I have just started out learning about groups and I am stuck on trying to solve the following question for a couple of hours now:

Let $G$ be a finite group and $x, y$ be in $G$. Show that order of $xyx^{-1}$ equals order of $y$.

The following is how far I was able to go:

To show that the order of $xyx^{-1}$ equals the order of $y$, I believe all I have to do is show the following:

Show that $(xyx^{-1})^m=y^n$.

$$\underbrace{(xyx^{-1})(xyx^{-1})(xyx^{-1})\cdots(xyx^{-1})}_{m\text{ times}} = (xy^mx^{-1}).$$

Now I have to show that $(xy^mx^{-1}) = y^n$, but I cannot do $xx^{-1}y^m=y^n$ because I don't know if the group is abelian or not.

Before you ask, this is not a homework question.

Thanks!

Answer 1

Note that conjugation by an element is a group automorphism of $G$. Now note that group automorphisms (and more generally isomorphisms!) preserve the order.

Answer 2

So, if I understad correctly, you have shown that $(xyx^{-1})^m=xy^mx^{-1}$. Now, you have almost finished. You have two options:

If $m$ is the order of $y$, then $y^m=1$, and $(xyx^{-1})^m=xy^mx^{-1}=x1x^{-1}=1$, so the order of $xyx^{-1}$ is, at most, the order of $y$.

If $m$ is less than the order of $y$, then $y^m\neq 1$, and then $xy^mx^{-1}\neq 1$, since that would mean either $(1)$ $xy^{m}=x\Leftrightarrow y^m=1$, which you know it is not, or $(2)$ $y^mx^{-1}=x^{-1}\Leftrightarrow y^m=1$, which, again, isn't. Therefore, the order of $xyx^{-1}$ is no less than the order of $y$.

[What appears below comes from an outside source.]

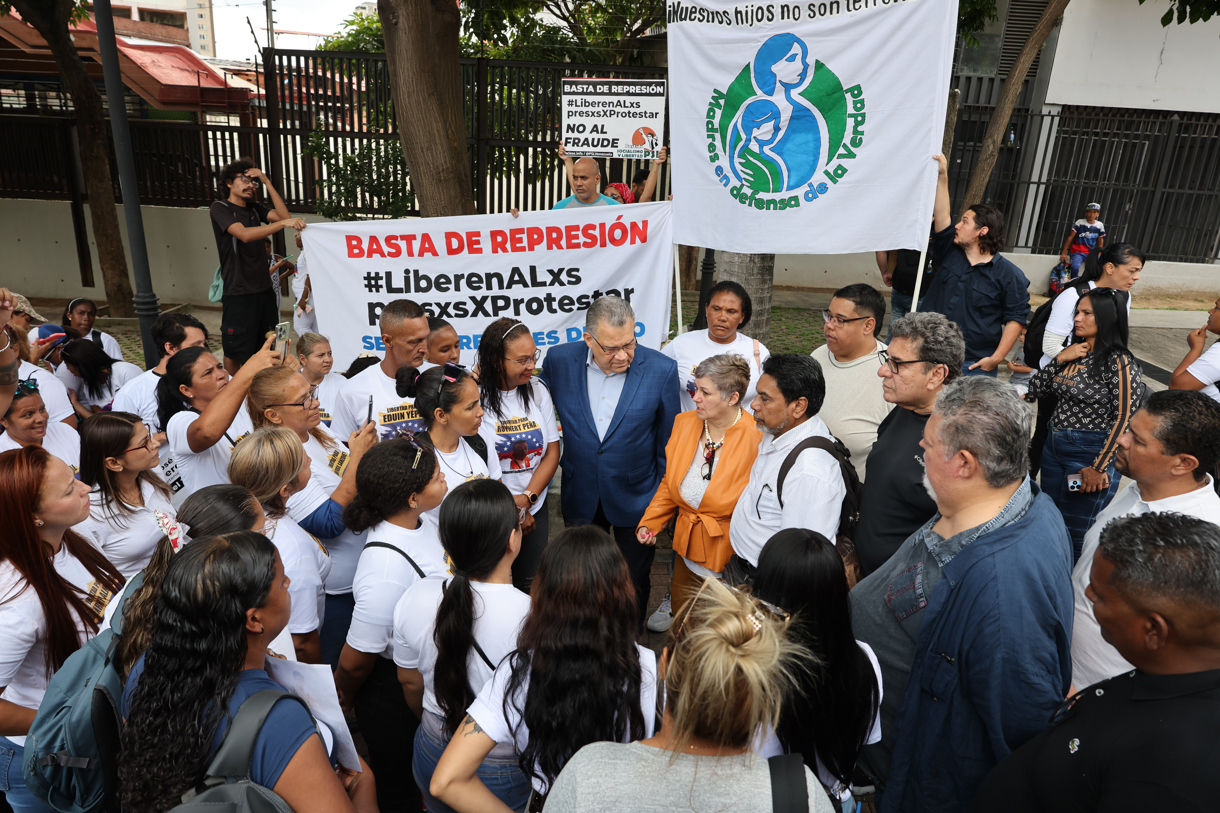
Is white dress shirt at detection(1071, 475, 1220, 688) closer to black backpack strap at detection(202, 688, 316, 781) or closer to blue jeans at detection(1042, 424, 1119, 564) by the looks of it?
blue jeans at detection(1042, 424, 1119, 564)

From here, if you know that $ord(xyx^{-1})\leq ord(y)$ and $ord(xyx^{-1})\geq ord(y)$, it must be that $ord(xyx^{-1})=ord(y)$.

Answer 3

It would be enough to show that $(xyx^{-1})^n = e$ iff $y^n = e$. This follows from noticing that $(xyx^{-1})^n = x y^n x^{-1}$.

Indeed if $y^n = e$ then $x y^n x^{-1}= x x^{-1} = e$. Conversely if $(xyx^{-1})^n = e$ then $x y^n x^{-1} = e$ so multiplying on the right by $x$ and on the left by $x^{-1}$ gives $y^n = x^{-1}x = e$ and we are done.